When you get to testing you see how many sessions you can have running. The storage of an array of id's would be a nice solution if things start to look bloated, but doing this before would be stamping on problems that aren't there yet. If I had to walk into someone's code i'd prefer if carts had appropriate properties and the products in the cart were also product like.

Cart cart = (Cart) session.getAttribute("cart");
Product product = new Product();
BeanUtils.copyProperties( product , theForm.get("product") );

cart.addProduct(product);

If i had to pull a bunch of keys and indices from an array I'd be dummy spitting i think.

Cheers Mark


On Thursday, August 21, 2003, at 11:07 PM, Adam Hardy wrote:


I think the issue of using up server memory with lots of shopping carts in the session is worth thinking about. It's just a question of maths - how much memory have you got, what is the peak number of users envisaged, how much stuff are you going to store in the session? even then I think some app servers swap out sessions to the hard drive when memory is low.
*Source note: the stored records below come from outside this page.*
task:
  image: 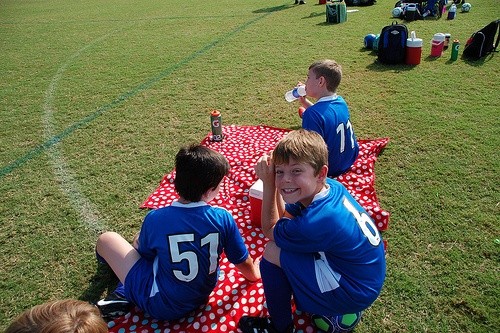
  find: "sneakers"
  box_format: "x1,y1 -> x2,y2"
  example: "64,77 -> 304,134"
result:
93,292 -> 132,318
240,316 -> 297,333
You don't need more than an array of item ids and quantities, methinks, so it should be small.



On 08/21/2003 06:38 PM Greg Ludington wrote:
1. Store your cart in session, and when that all works. For everyone. Gets to the checkout and funds are exchanged.
While I agree with the previous posters who said that it would make your
life easier if you can require login, if you absolutely need to save
carts of users regardless of login status, you might consider having
your Cart object impelment
javax.servlet.http.HttpSessionBindingListener. Objects implementing
this interface are notified when they are bound to or unbound from
(either explicitly or by the session itself expiring/invalidated) a
session, and can perform tasks at these times.
In your case, when your Cart object is unbound you would save its
contents to your database. (Conversely, when you first bind a Cart
object to a session, you can check the database and refresh its
contents, if any.) Nothing about this approach prohibits you from
saving Cart information at other appropriate times -- user logins,
purchases, and the like -- this approach just allows you the ability to
store information, like cart contents, at the end of a client session.